Liquidity, like confidence, is something that economists discuss endlessly but cannot define or measure. We constrain bank liquidity with rules and regulations, but then lament when funding is insufficient to meet market demand. And cash liquidity available to the broad market, not the target rate for Fed funds, is what gets stuff to happen in the economy such as loan growth.

In fact, the volume of liquidity flowing through GCF repo for Treasury collateral has been falling for the past year even as interest rates have fallen – or rather have been pushed down by the Fed. GCF RMBS repo volumes have been strong, of note, even as new loan origination volumes climbed 20% year-over-year.

As with this past September and December 2018, when we took large cap stocks off by a third in value, the forward concern seems to be liquidity risk resulting from numerous examples of falling corporate cash balances and deteriorating credit conditions. We cannot see whole industries such as airlines, lodging and hospitality grappling with sharp cuts in revenue and not expect a substantial reaction in terms of reducing costs and raising liquidity in those sectors.

Another worry when it comes to liquidity is the new issue market, which was going great guns in January but may have slowed significantly in February with the notable exception of mortgage securities. At $158 billion in January, RMBS volumes were up 25% YOY according to SIFMA. But more worrisome is the fact that corporate and ABS bond issuance has fallen dramatically since September of 2019. This may have been the early sell signal from the world of credit in this cycle.

We’re struck by the fact that corporate debt issuance started to dive five months ago, but the equity markets did not respond until the arrival of COVID19. In fact, after a small pop in high yield (HY) spreads in the September 2019 time frame, HY credit spreads actually rallied 50bp in yield down to the mid-300s over the curve by early 2020. With the arrival of COVID19, however, HY spreads have widened to plus 500bp over, dangerous territory that can be a predictor of an impending credit risk reset event.

Fred Feldkamp’s First Rule states simply that when HY spreads go much about 400bp over the swaps curve, financing activity on the fringes of the consumer economy slows as counterparties start to demand wider spreads on risk transactions. Get to plus 500bp as we are today and the economy is in danger of an outright stall. An economy is an airplane that never actually takes off but must always be at least at sufficient autorotation speed necessary for flight.

Falling volumes in the GCF repo market, stagnant bank deposit growth and a sharp drop in corporate bond and ABS issuance don’t sound like a particularly positive combination to us.

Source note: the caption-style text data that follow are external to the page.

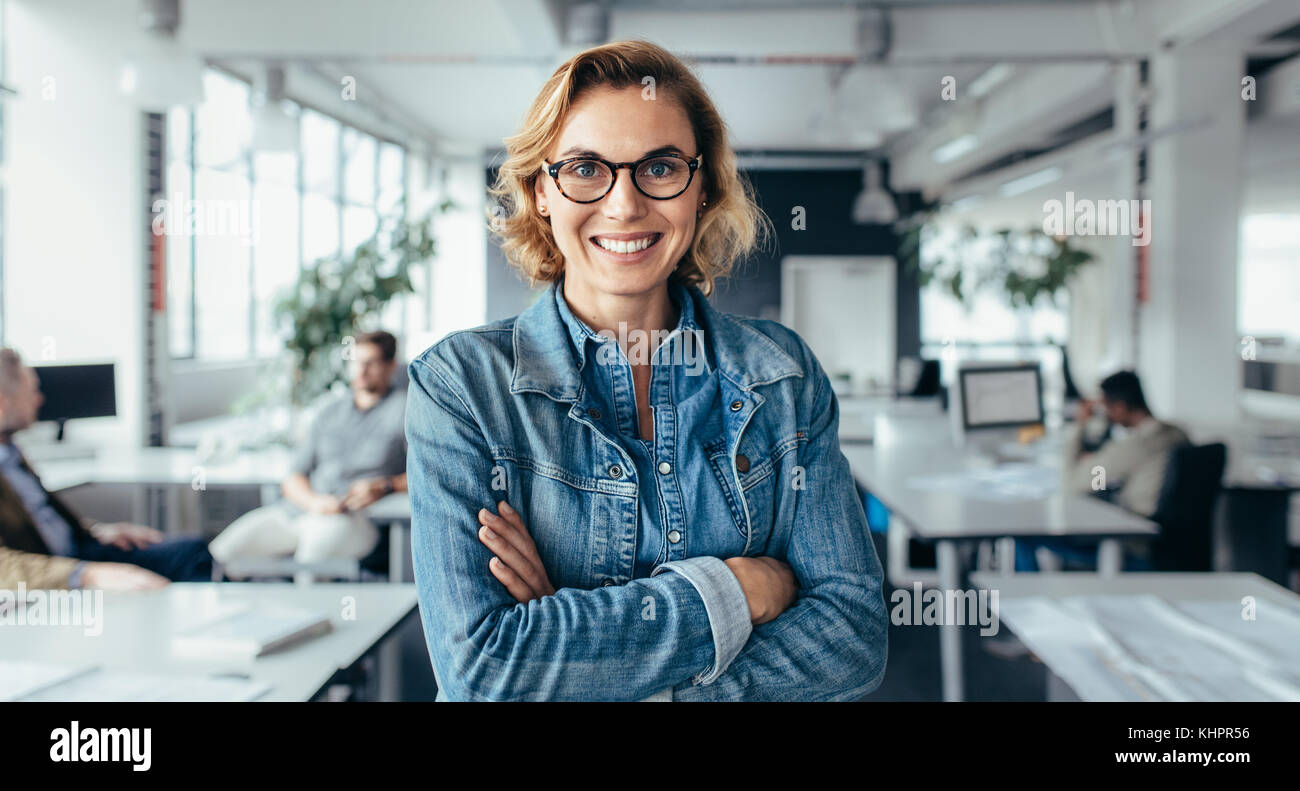 Happy female executive standing with arms crossed. Young  businesswoman standing in office. - Stock Image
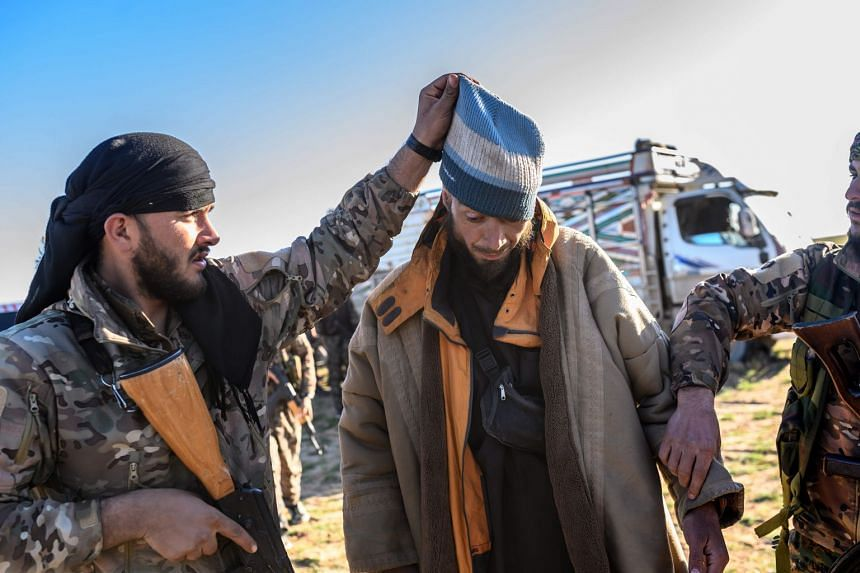 An SDF member raises the hood of a reported Bosnian man who is suspected of being an ISIS militant.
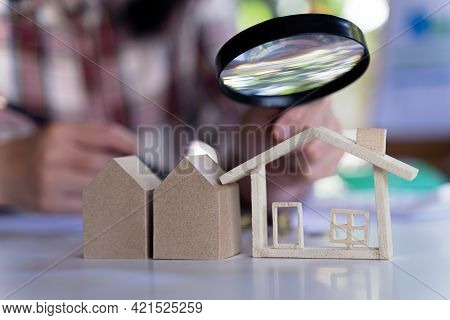 Concept Of House Search For Housing And Apartments. Real Estate Real Using Magnifying Glass Over The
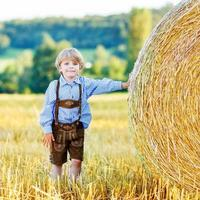Adorable little kid boy having fun with hay stack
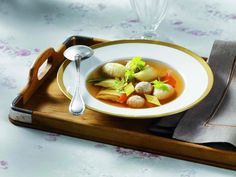 GERMANY / MEAT BROTH AND LIVER DUMPLINGS / Hockzeitsuppe  /http://www.whichmeal.com/germany/dishes/MEAT-BROTH-AND-LIVER-DUMPLINGS-574/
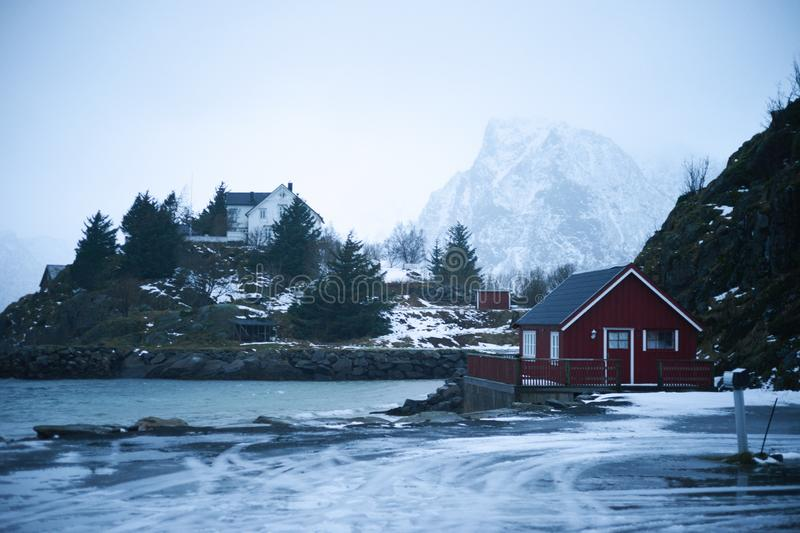 Typical scandinavian red house at fjord in front of snow covered mountains in winter stock photography
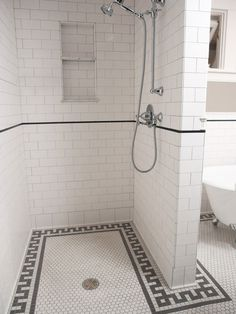 a really simple, clean way to do the shower in guest upstairs ensuite - repeating the half-wall concept..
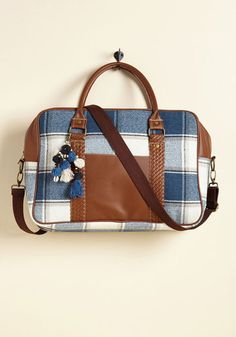 A reliable way to haul travel essentials is a must-have for every jet setter, and this plaid weekend bag is just the piece for the job! Blue, cream, and taupe hues along with faux-leather accents detail the exterior of this carry-all, while its roomy interior seals its steadfast appeal.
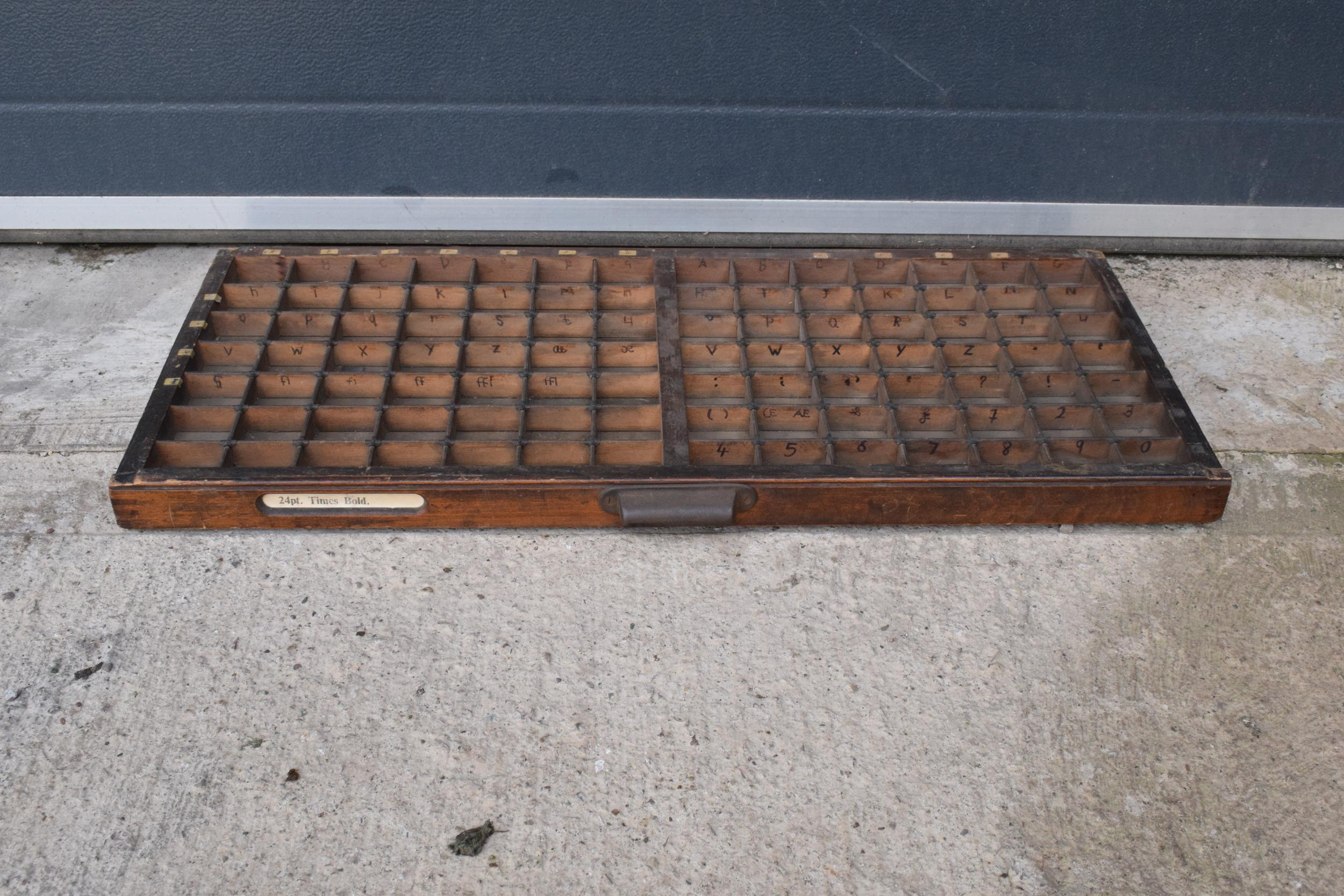 An early 20th century wooden printers letter block tray / rack with brass tacts. 83 x 39cm, (1271).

Add a likely spike in cash demands by a range of public and private obligors whose effective credit ratings changed over the past week and we see a variety of immediate and long-term problems facing the Fed and the Trump Administration.

For starts, we think the Fed should worry less about targeting interest rate price and more about understanding, intimately, what is happening in terms of apparent and real liquidity in the credit markets. Like we said, assets move for ratings. There is a huge, sudden and somewhat hysterical asset allocation shift underway out of equities and into safe assets due to uncertainty arising from COVID19. At some point, however, the lack of yield in bonds will drive investors back into equities.